Content starts
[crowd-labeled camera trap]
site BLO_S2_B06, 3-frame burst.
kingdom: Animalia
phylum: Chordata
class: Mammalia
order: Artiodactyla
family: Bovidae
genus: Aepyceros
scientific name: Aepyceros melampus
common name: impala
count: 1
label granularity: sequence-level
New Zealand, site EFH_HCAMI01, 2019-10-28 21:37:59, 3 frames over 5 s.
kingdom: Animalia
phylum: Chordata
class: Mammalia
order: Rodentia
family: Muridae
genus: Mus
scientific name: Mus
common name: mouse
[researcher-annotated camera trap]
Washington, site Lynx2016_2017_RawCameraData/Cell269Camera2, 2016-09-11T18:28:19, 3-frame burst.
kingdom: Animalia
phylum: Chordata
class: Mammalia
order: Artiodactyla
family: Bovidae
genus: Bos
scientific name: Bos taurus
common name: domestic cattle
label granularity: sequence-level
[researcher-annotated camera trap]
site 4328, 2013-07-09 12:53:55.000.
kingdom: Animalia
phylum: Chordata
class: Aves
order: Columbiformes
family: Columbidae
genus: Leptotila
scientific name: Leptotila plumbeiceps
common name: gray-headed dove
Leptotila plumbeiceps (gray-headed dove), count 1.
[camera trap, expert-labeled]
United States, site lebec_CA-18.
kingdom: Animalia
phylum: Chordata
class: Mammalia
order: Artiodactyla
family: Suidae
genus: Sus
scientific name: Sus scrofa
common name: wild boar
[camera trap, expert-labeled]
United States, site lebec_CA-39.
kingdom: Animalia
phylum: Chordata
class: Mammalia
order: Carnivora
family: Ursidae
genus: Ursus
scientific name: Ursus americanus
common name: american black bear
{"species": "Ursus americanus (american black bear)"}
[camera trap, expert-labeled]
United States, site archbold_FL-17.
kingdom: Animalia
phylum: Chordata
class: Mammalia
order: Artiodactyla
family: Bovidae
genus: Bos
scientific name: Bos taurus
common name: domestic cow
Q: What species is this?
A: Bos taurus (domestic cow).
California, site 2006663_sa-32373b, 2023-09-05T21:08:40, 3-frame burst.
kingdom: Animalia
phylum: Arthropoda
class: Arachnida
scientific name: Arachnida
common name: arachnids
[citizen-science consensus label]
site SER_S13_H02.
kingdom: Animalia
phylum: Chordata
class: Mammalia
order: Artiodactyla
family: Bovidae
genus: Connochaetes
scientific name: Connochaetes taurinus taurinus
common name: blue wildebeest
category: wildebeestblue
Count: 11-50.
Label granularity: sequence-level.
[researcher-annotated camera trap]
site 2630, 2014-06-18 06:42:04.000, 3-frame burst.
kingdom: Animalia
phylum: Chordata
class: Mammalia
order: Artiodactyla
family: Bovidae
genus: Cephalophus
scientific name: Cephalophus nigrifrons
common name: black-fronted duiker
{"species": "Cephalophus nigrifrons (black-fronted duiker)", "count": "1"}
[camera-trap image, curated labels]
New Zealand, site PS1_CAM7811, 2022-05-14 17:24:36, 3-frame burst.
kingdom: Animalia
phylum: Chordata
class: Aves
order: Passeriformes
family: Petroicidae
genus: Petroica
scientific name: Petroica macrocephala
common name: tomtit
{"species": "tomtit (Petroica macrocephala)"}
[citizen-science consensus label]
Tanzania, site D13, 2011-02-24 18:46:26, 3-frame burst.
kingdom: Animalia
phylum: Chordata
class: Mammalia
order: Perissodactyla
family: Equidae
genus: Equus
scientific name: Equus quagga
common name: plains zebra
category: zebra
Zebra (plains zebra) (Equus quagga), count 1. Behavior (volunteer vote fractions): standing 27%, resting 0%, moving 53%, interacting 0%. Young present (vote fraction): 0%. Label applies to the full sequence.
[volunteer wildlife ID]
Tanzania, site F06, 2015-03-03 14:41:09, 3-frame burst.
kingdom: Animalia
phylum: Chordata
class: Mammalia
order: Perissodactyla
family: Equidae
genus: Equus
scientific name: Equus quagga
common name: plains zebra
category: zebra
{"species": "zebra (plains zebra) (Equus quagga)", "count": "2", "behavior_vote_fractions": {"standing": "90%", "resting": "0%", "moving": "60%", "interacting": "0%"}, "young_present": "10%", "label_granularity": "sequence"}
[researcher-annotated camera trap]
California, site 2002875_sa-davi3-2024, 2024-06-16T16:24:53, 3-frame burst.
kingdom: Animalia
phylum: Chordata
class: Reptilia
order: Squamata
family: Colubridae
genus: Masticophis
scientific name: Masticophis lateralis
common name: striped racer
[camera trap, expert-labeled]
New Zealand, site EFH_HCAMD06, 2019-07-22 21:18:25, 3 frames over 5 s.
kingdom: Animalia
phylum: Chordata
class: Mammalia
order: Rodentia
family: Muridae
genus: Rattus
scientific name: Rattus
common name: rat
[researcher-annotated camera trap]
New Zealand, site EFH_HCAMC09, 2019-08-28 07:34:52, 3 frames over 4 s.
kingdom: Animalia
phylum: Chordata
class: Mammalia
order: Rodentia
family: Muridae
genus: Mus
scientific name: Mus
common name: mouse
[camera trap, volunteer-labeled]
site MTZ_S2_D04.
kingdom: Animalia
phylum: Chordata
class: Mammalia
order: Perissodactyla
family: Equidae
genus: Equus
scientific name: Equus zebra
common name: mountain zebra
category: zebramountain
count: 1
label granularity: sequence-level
Content ends
* _What is being asked_
Nothing may be left out: return each entry exactly as it reads.

* _Result of this task_
[crowd-labeled camera trap]
site BLO_S2_B06, 3-frame burst.
kingdom: Animalia
phylum: Chordata
class: Mammalia
order: Artiodactyla
family: Bovidae
genus: Aepyceros
scientific name: Aepyceros melampus
common name: impala
count: 1
label granularity: sequence-level
New Zealand, site EFH_HCAMI01, 2019-10-28 21:37:59, 3 frames over 5 s.
kingdom: Animalia
phylum: Chordata
class: Mammalia
order: Rodentia
family: Muridae
genus: Mus
scientific name: Mus
common name: mouse
[researcher-annotated camera trap]
Washington, site Lynx2016_2017_RawCameraData/Cell269Camera2, 2016-09-11T18:28:19, 3-frame burst.
kingdom: Animalia
phylum: Chordata
class: Mammalia
order: Artiodactyla
family: Bovidae
genus: Bos
scientific name: Bos taurus
common name: domestic cattle
label granularity: sequence-level
[researcher-annotated camera trap]
site 4328, 2013-07-09 12:53:55.000.
kingdom: Animalia
phylum: Chordata
class: Aves
order: Columbiformes
family: Columbidae
genus: Leptotila
scientific name: Leptotila plumbeiceps
common name: gray-headed dove
Leptotila plumbeiceps (gray-headed dove), count 1.
[camera trap, expert-labeled]
United States, site lebec_CA-18.
kingdom: Animalia
phylum: Chordata
class: Mammalia
order: Artiodactyla
family: Suidae
genus: Sus
scientific name: Sus scrofa
common name: wild boar
[camera trap, expert-labeled]
United States, site lebec_CA-39.
kingdom: Animalia
phylum: Chordata
class: Mammalia
order: Carnivora
family: Ursidae
genus: Ursus
scientific name: Ursus americanus
common name: american black bear
{"species": "Ursus americanus (american black bear)"}
[camera trap, expert-labeled]
United States, site archbold_FL-17.
kingdom: Animalia
phylum: Chordata
class: Mammalia
order: Artiodactyla
family: Bovidae
genus: Bos
scientific name: Bos taurus
common name: domestic cow
Q: What species is this?
A: Bos taurus (domestic cow).
California, site 2006663_sa-32373b, 2023-09-05T21:08:40, 3-frame burst.
kingdom: Animalia
phylum: Arthropoda
class: Arachnida
scientific name: Arachnida
common name: arachnids
[citizen-science consensus label]
site SER_S13_H02.
kingdom: Animalia
phylum: Chordata
class: Mammalia
order: Artiodactyla
family: Bovidae
genus: Connochaetes
scientific name: Connochaetes taurinus taurinus
common name: blue wildebeest
category: wildebeestblue
Count: 11-50.
Label granularity: sequence-level.
[researcher-annotated camera trap]
site 2630, 2014-06-18 06:42:04.000, 3-frame burst.
kingdom: Animalia
phylum: Chordata
class: Mammalia
order: Artiodactyla
family: Bovidae
genus: Cephalophus
scientific name: Cephalophus nigrifrons
common name: black-fronted duiker
{"species": "Cephalophus nigrifrons (black-fronted duiker)", "count": "1"}
[camera-trap image, curated labels]
New Zealand, site PS1_CAM7811, 2022-05-14 17:24:36, 3-frame burst.
kingdom: Animalia
phylum: Chordata
class: Aves
order: Passeriformes
family: Petroicidae
genus: Petroica
scientific name: Petroica macrocephala
common name: tomtit
{"species": "tomtit (Petroica macrocephala)"}
[citizen-science consensus label]
Tanzania, site D13, 2011-02-24 18:46:26, 3-frame burst.
kingdom: Animalia
phylum: Chordata
class: Mammalia
order: Perissodactyla
family: Equidae
genus: Equus
scientific name: Equus quagga
common name: plains zebra
category: zebra
Zebra (plains zebra) (Equus quagga), count 1. Behavior (volunteer vote fractions): standing 27%, resting 0%, moving 53%, interacting 0%. Young present (vote fraction): 0%. Label applies to the full sequence.
[volunteer wildlife ID]
Tanzania, site F06, 2015-03-03 14:41:09, 3-frame burst.
kingdom: Animalia
phylum: Chordata
class: Mammalia
order: Perissodactyla
family: Equidae
genus: Equus
scientific name: Equus quagga
common name: plains zebra
category: zebra
{"species": "zebra (plains zebra) (Equus quagga)", "count": "2", "behavior_vote_fractions": {"standing": "90%", "resting": "0%", "moving": "60%", "interacting": "0%"}, "young_present": "10%", "label_granularity": "sequence"}
[researcher-annotated camera trap]
California, site 2002875_sa-davi3-2024, 2024-06-16T16:24:53, 3-frame burst.
kingdom: Animalia
phylum: Chordata
class: Reptilia
order: Squamata
family: Colubridae
genus: Masticophis
scientific name: Masticophis lateralis
common name: striped racer
[camera trap, expert-labeled]
New Zealand, site EFH_HCAMD06, 2019-07-22 21:18:25, 3 frames over 5 s.
kingdom: Animalia
phylum: Chordata
class: Mammalia
order: Rodentia
family: Muridae
genus: Rattus
scientific name: Rattus
common name: rat
[researcher-annotated camera trap]
New Zealand, site EFH_HCAMC09, 2019-08-28 07:34:52, 3 frames over 4 s.
kingdom: Animalia
phylum: Chordata
class: Mammalia
order: Rodentia
family: Muridae
genus: Mus
scientific name: Mus
common name: mouse
[camera trap, volunteer-labeled]
site MTZ_S2_D04.
kingdom: Animalia
phylum: Chordata
class: Mammalia
order: Perissodactyla
family: Equidae
genus: Equus
scientific name: Equus zebra
common name: mountain zebra
category: zebramountain
count: 1
label granularity: sequence-level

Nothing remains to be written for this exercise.